What to produce
Retype the passage of the bankruptcy excerpt below that starts with the words "Accordingly, the property" and finishes with "U.S.C. § 551.", keeping every word and mark unchanged.

Accordingly, the property recovered by the trustee by virtue of his avoidance of the unperfected security interest in the boat is preserved for the benefit of the estate. 11 U.S.C. § 551.

The fair market value of the boat ($5,500.00) exceeds the value of the avoided security interest ($3,240.00). The value of the boat in excess of the security interest may be exempted by the debtor under section 522(d)(5) which provides:

(d) the following property may be exempted under subsection (b)(1) of this section:

. . . .

(5) The debtor's aggregate interest not to exceed in value $400.00 plus any unused amount of the exemption provided under paragraph (1) of this subsection in any property. . . . (emphasis added).

Paragraph (1) referred to in 11 U.S.C. § 522(d)(5) permits a debtor to exempt:
". . . The debtor's aggregate interest, not to exceed $7,500.00 in value, in real property or personal property that the debtor or a dependent of the debtor uses as a residence, in a cooperative that owns property that the debtor or a dependent of the debtor uses as a residence, or in a burial plot for the debtor or a dependent of the debtor."

Material
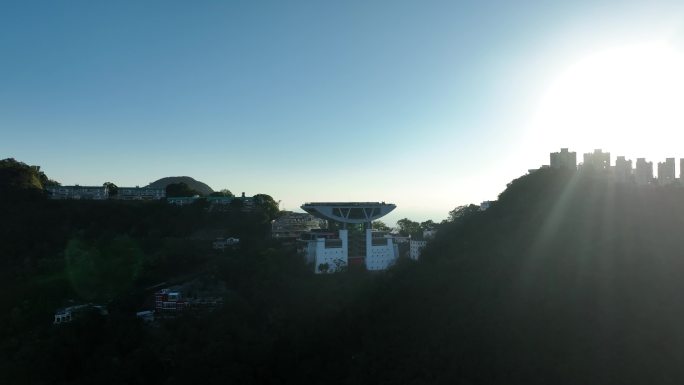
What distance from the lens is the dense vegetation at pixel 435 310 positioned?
9.93m

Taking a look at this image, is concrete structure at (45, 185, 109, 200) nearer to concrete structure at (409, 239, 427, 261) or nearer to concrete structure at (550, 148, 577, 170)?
concrete structure at (409, 239, 427, 261)

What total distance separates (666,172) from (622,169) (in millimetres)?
1947

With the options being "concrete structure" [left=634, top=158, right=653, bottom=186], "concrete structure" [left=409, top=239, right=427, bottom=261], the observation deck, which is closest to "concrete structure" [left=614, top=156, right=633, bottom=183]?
"concrete structure" [left=634, top=158, right=653, bottom=186]

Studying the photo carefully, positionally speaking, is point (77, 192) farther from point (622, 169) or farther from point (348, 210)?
point (622, 169)

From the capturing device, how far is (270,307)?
1728 centimetres

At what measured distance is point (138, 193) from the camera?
3462 centimetres

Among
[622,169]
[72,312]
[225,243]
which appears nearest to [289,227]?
[225,243]

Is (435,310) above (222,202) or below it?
below

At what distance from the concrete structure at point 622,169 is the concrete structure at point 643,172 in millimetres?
244

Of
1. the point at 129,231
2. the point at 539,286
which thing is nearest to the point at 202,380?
the point at 539,286

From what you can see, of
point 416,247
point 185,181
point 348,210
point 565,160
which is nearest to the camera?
point 565,160

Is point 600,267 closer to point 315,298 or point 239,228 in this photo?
point 315,298

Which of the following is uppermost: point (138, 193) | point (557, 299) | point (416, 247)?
point (138, 193)

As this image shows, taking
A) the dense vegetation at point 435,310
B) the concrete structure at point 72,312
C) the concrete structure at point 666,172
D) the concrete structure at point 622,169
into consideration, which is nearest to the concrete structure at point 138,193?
the dense vegetation at point 435,310
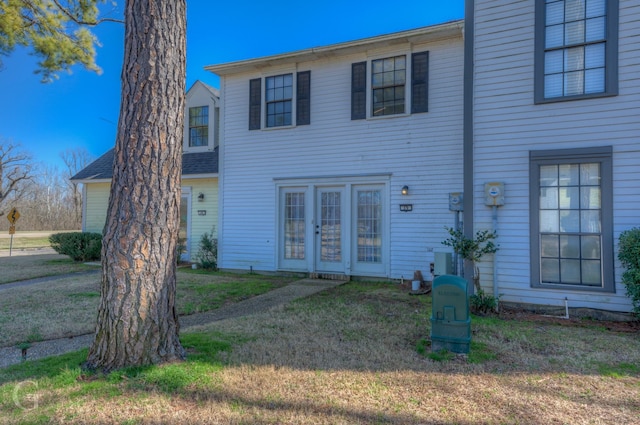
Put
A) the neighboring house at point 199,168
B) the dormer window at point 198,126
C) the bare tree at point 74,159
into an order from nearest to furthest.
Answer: the neighboring house at point 199,168, the dormer window at point 198,126, the bare tree at point 74,159

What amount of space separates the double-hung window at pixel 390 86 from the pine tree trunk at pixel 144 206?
219 inches

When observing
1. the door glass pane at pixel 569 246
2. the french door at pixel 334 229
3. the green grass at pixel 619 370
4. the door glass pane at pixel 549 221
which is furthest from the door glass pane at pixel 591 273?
the french door at pixel 334 229

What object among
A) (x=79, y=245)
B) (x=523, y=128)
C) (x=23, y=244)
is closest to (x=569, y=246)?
(x=523, y=128)

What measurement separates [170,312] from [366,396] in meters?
1.89

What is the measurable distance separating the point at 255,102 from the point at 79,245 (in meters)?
7.63

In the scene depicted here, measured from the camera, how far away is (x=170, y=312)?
3.45 metres

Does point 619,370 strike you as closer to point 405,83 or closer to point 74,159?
point 405,83

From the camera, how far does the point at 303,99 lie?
917 cm

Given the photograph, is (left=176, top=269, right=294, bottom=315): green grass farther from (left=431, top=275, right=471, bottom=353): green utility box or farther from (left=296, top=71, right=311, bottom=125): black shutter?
(left=296, top=71, right=311, bottom=125): black shutter

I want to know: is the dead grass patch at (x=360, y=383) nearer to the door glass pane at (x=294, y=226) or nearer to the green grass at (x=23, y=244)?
the door glass pane at (x=294, y=226)

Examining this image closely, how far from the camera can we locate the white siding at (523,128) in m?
5.20

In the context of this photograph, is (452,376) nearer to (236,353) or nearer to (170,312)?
(236,353)

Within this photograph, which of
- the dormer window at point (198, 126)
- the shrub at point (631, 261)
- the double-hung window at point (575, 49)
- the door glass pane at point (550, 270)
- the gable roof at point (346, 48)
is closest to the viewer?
the shrub at point (631, 261)

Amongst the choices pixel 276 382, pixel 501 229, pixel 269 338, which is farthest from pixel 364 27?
pixel 276 382
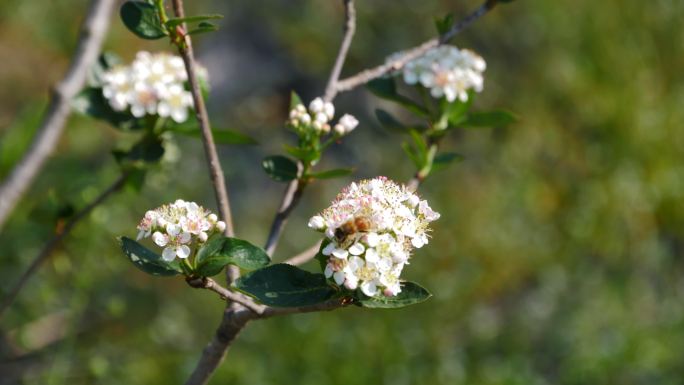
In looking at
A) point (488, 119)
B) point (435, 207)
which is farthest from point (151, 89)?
point (435, 207)

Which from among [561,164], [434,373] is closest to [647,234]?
[561,164]

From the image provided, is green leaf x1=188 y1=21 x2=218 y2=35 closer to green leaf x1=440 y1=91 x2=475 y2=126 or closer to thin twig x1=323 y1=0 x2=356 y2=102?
thin twig x1=323 y1=0 x2=356 y2=102

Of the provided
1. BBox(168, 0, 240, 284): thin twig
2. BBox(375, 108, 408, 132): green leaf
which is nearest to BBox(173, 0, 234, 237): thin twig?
BBox(168, 0, 240, 284): thin twig

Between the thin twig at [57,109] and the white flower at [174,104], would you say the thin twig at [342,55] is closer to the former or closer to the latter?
the white flower at [174,104]

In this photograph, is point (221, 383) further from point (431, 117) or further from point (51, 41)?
point (51, 41)

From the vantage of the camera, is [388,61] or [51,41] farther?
[51,41]
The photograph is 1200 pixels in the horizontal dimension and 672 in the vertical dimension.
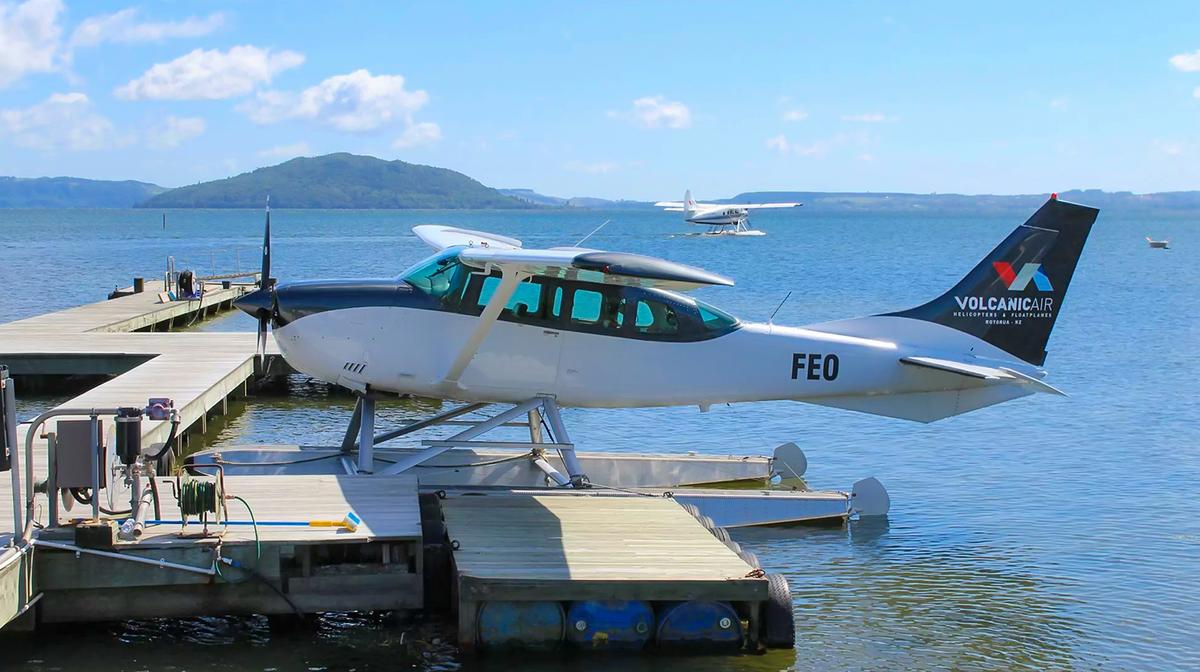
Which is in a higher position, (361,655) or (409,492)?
(409,492)

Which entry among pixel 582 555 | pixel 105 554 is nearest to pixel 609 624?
pixel 582 555

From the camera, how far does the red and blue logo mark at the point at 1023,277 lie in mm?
11719

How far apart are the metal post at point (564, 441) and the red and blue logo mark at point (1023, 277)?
4.34 m

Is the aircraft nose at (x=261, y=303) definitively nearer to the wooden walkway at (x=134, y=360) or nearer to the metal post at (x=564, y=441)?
the wooden walkway at (x=134, y=360)

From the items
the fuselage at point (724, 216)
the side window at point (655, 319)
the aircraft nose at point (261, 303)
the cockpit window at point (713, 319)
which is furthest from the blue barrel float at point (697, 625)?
the fuselage at point (724, 216)

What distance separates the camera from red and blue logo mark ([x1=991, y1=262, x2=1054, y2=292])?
1172cm

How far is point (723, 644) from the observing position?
8.07 meters

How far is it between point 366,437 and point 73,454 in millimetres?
3209

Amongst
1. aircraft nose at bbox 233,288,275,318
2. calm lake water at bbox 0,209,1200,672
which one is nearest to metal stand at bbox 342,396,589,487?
aircraft nose at bbox 233,288,275,318

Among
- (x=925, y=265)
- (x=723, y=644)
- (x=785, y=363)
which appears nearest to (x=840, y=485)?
(x=785, y=363)

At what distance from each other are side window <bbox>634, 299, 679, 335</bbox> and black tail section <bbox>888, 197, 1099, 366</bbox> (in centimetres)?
232

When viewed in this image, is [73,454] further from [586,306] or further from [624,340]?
[624,340]

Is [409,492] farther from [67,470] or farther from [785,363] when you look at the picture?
[785,363]

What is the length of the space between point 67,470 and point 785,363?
593 centimetres
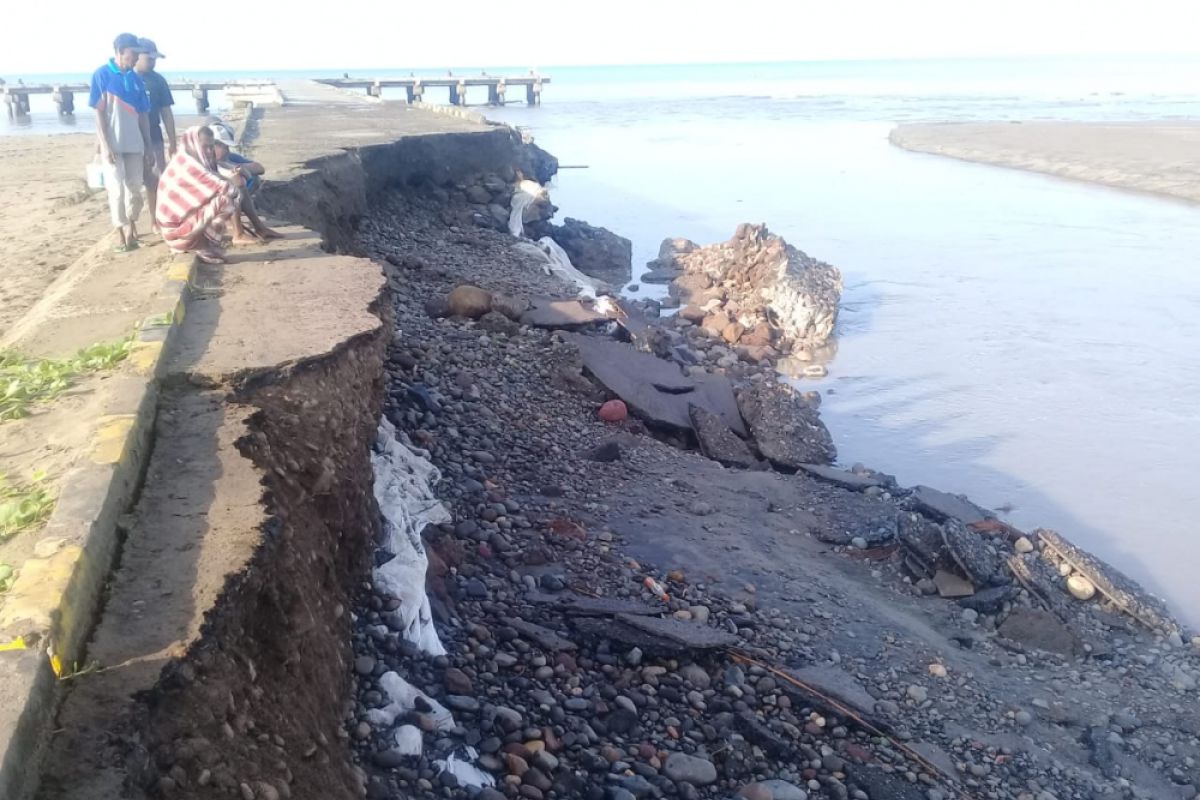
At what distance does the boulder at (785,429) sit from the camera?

The answer
Accordingly, the property recovered by the trustee by virtue of his avoidance of the unperfected security interest in the boat is preserved for the benefit of the estate. 11 U.S.C. § 551.